## Extract to read
start

[Congressional Record Volume 161, Number 109 (Tuesday, July 14, 2015)]
[House]
[Pages H5142-H5144]
From the Congressional Record Online through the Government Publishing Office [www.gpo.gov]
HOLDING COMPANY REGISTRATION THRESHOLD EQUALIZATION ACT OF 2015
Mr. HURT of Virginia. Mr. Speaker, I move to suspend the rules and
pass the bill (H.R. 1334) to amend the Securities Exchange Act of 1934
to make the shareholder threshold for registration of savings and loan
holding companies the same as for bank holding companies.
The Clerk read the title of the bill.
The text of the bill is as follows:
H.R. 1334
Be it enacted by the Senate and House of Representatives of
the United States of America in Congress assembled,
SECTION 1. SHORT TITLE.
This Act may be cited as the ``Holding Company Registration
Threshold Equalization Act of 2015''.
SEC. 2. REGISTRATION THRESHOLD FOR SAVINGS AND LOAN HOLDING
COMPANIES.
The Securities Exchange Act of 1934 (15 U.S.C. 78a et seq.)
is amended--
(1) in section 12(g)--
(A) in paragraph (1)(B), by inserting after ``is a bank''
the following: ``, a savings and loan holding company (as
defined in section 10 of the Home Owners' Loan Act),''; and
(B) in paragraph (4), by inserting after ``case of a bank''
the following: ``, a savings and loan holding company (as
defined in section 10 of the Home Owners' Loan Act),''; and
(2) in section 15(d), by striking ``case of bank'' and
inserting the following: ``case of a bank, a savings and loan
holding company (as defined in section 10 of the Home Owners'
Loan Act),''.

end

## Exercises
• 1. State whether each statement agrees with the H.R. 1334 extract, answering yes or no and quoting the deciding words of the extract: (a) The bill appears in the Senate section of the Congressional Record. (b) Mr. Hurt moved to pass the bill under a suspension of the rules. (c) The bill defines a savings and loan holding company by reference to section 12 of the Home Owners' Loan Act.
• 2. Continue the H.R. 1334 extract past its last sentence in the same style.
The entries below come from a source unrelated to the H.R. 1334 extract.

## Record set
start

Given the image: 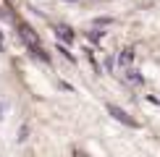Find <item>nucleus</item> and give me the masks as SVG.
Returning a JSON list of instances; mask_svg holds the SVG:
<instances>
[{
	"label": "nucleus",
	"instance_id": "3",
	"mask_svg": "<svg viewBox=\"0 0 160 157\" xmlns=\"http://www.w3.org/2000/svg\"><path fill=\"white\" fill-rule=\"evenodd\" d=\"M0 118H3V105H0Z\"/></svg>",
	"mask_w": 160,
	"mask_h": 157
},
{
	"label": "nucleus",
	"instance_id": "4",
	"mask_svg": "<svg viewBox=\"0 0 160 157\" xmlns=\"http://www.w3.org/2000/svg\"><path fill=\"white\" fill-rule=\"evenodd\" d=\"M66 3H74V0H66Z\"/></svg>",
	"mask_w": 160,
	"mask_h": 157
},
{
	"label": "nucleus",
	"instance_id": "2",
	"mask_svg": "<svg viewBox=\"0 0 160 157\" xmlns=\"http://www.w3.org/2000/svg\"><path fill=\"white\" fill-rule=\"evenodd\" d=\"M58 37H63L66 42H71V39H74V34H71V31L66 29V26H63V29H58Z\"/></svg>",
	"mask_w": 160,
	"mask_h": 157
},
{
	"label": "nucleus",
	"instance_id": "1",
	"mask_svg": "<svg viewBox=\"0 0 160 157\" xmlns=\"http://www.w3.org/2000/svg\"><path fill=\"white\" fill-rule=\"evenodd\" d=\"M105 107H108V113H110L113 118H116V121H121V123H126V126H131V128H137V126H139V123L134 121V118H131L129 113H126V110H121V107H118V105L108 102V105H105Z\"/></svg>",
	"mask_w": 160,
	"mask_h": 157
}]
</instances>
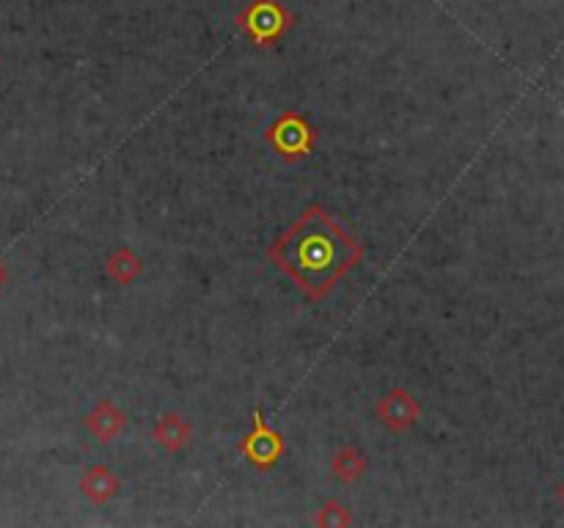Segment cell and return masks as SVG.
<instances>
[{
    "mask_svg": "<svg viewBox=\"0 0 564 528\" xmlns=\"http://www.w3.org/2000/svg\"><path fill=\"white\" fill-rule=\"evenodd\" d=\"M369 471V457L364 451L347 443V446H339V449L331 454V476L339 484H358Z\"/></svg>",
    "mask_w": 564,
    "mask_h": 528,
    "instance_id": "cell-8",
    "label": "cell"
},
{
    "mask_svg": "<svg viewBox=\"0 0 564 528\" xmlns=\"http://www.w3.org/2000/svg\"><path fill=\"white\" fill-rule=\"evenodd\" d=\"M265 141L270 149L284 160V163H300L306 160L314 146H317V130L311 127L306 116H300L295 110L281 113L270 127L265 130Z\"/></svg>",
    "mask_w": 564,
    "mask_h": 528,
    "instance_id": "cell-2",
    "label": "cell"
},
{
    "mask_svg": "<svg viewBox=\"0 0 564 528\" xmlns=\"http://www.w3.org/2000/svg\"><path fill=\"white\" fill-rule=\"evenodd\" d=\"M314 526L320 528H347L353 526V512H350V506H344L342 501H325V504L317 509V515H314Z\"/></svg>",
    "mask_w": 564,
    "mask_h": 528,
    "instance_id": "cell-10",
    "label": "cell"
},
{
    "mask_svg": "<svg viewBox=\"0 0 564 528\" xmlns=\"http://www.w3.org/2000/svg\"><path fill=\"white\" fill-rule=\"evenodd\" d=\"M119 490H122V479L108 465H91L80 476V493L86 495L94 506L111 504Z\"/></svg>",
    "mask_w": 564,
    "mask_h": 528,
    "instance_id": "cell-7",
    "label": "cell"
},
{
    "mask_svg": "<svg viewBox=\"0 0 564 528\" xmlns=\"http://www.w3.org/2000/svg\"><path fill=\"white\" fill-rule=\"evenodd\" d=\"M375 418L391 432H408L419 424L421 402L408 388H391L375 402Z\"/></svg>",
    "mask_w": 564,
    "mask_h": 528,
    "instance_id": "cell-4",
    "label": "cell"
},
{
    "mask_svg": "<svg viewBox=\"0 0 564 528\" xmlns=\"http://www.w3.org/2000/svg\"><path fill=\"white\" fill-rule=\"evenodd\" d=\"M83 424L89 429V435L100 443H113L127 429V413L116 405L113 399H100L97 405L91 407Z\"/></svg>",
    "mask_w": 564,
    "mask_h": 528,
    "instance_id": "cell-5",
    "label": "cell"
},
{
    "mask_svg": "<svg viewBox=\"0 0 564 528\" xmlns=\"http://www.w3.org/2000/svg\"><path fill=\"white\" fill-rule=\"evenodd\" d=\"M364 256V245L322 207H309L267 248L270 264L309 300H325Z\"/></svg>",
    "mask_w": 564,
    "mask_h": 528,
    "instance_id": "cell-1",
    "label": "cell"
},
{
    "mask_svg": "<svg viewBox=\"0 0 564 528\" xmlns=\"http://www.w3.org/2000/svg\"><path fill=\"white\" fill-rule=\"evenodd\" d=\"M237 449L254 468H262V471H270L278 462V457L284 454V438L267 424L265 416H262V407L254 410V427H251V432H245Z\"/></svg>",
    "mask_w": 564,
    "mask_h": 528,
    "instance_id": "cell-3",
    "label": "cell"
},
{
    "mask_svg": "<svg viewBox=\"0 0 564 528\" xmlns=\"http://www.w3.org/2000/svg\"><path fill=\"white\" fill-rule=\"evenodd\" d=\"M556 493H559V498H562V504H564V482L559 484V490H556Z\"/></svg>",
    "mask_w": 564,
    "mask_h": 528,
    "instance_id": "cell-12",
    "label": "cell"
},
{
    "mask_svg": "<svg viewBox=\"0 0 564 528\" xmlns=\"http://www.w3.org/2000/svg\"><path fill=\"white\" fill-rule=\"evenodd\" d=\"M6 284V264L0 262V286Z\"/></svg>",
    "mask_w": 564,
    "mask_h": 528,
    "instance_id": "cell-11",
    "label": "cell"
},
{
    "mask_svg": "<svg viewBox=\"0 0 564 528\" xmlns=\"http://www.w3.org/2000/svg\"><path fill=\"white\" fill-rule=\"evenodd\" d=\"M193 424H190L188 418L177 413V410H168L163 416L157 418L155 427H152V438L160 449L171 451V454H179V451H185L193 443Z\"/></svg>",
    "mask_w": 564,
    "mask_h": 528,
    "instance_id": "cell-6",
    "label": "cell"
},
{
    "mask_svg": "<svg viewBox=\"0 0 564 528\" xmlns=\"http://www.w3.org/2000/svg\"><path fill=\"white\" fill-rule=\"evenodd\" d=\"M105 273L111 278L113 284L119 286H133L141 273H144V259L138 256L135 248L130 245H119V248H113L108 253V259H105Z\"/></svg>",
    "mask_w": 564,
    "mask_h": 528,
    "instance_id": "cell-9",
    "label": "cell"
}]
</instances>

end

## Per-task outputs
• 1.
(a) No: "[House]"
(b) Yes: "I move to suspend the rules and pass the bill (H.R. 1334)"
(c) No: "(as defined in section 10 of the Home Owners' Loan Act)"

• 2.
The SPEAKER pro tempore. Pursuant to the rule, the gentleman from
Virginia (Mr. Hurt) and the gentlewoman from California (Ms. Maxine
Waters) each will control 20 minutes.
The Chair recognizes the gentleman from Virginia.
General Leave
Mr. HURT of Virginia. Mr. Speaker, I ask unanimous consent that all
Members may have 5 legislative days in which to revise and extend their
remarks and include extraneous material on this bill.
The SPEAKER pro tempore. Is there objection to the request of the
gentleman from Virginia?
There was no objection.
Mr. HURT of Virginia. Mr. Speaker, I yield myself such time as I may
consume.
Mr. Speaker, I rise in support of H.R. 1334, the Holding Company
Registration Threshold Equalization Act.
I would like to thank Representatives Womack, Himes, Wagner, and
Delaney for their bipartisan work to achieve a unanimous vote in the
Financial Services Committee.
H.R. 1334 provides a technical correction to the JOBS Act in the
truest sense of the term. The JOBS Act updated the shareholder
threshold for bank holding companies to register and deregister under
the Securities Exchange Act to 2,000 shareholders and 1,200
shareholders respectively.
However, due to a technical oversight, the statute did not
specifically extend the same treatment to savings and loan holding
companies, despite their being similarly organized to bank holding
companies.
Since the enactment of the JOBS Act, dozens of bank holding companies
have taken advantage of these provisions while savings and loan holding
companies have been forced to wait for action from Congress to correct
the error.
By putting savings and loan holding companies on par with banks, H.R.
1334 provides these institutions the same flexibility as banks to
reduce their SEC-related compliance costs and better deploy capital
throughout their communities. H.R. 1334 is identical to legislation
that received 417 votes in the House last Congress.
I ask my colleagues to join me in supporting this commonsense,
bipartisan legislation.
I reserve the balance of my time.
Ms. MAXINE WATERS of California. Mr. Speaker, I yield myself such
time as I may consume.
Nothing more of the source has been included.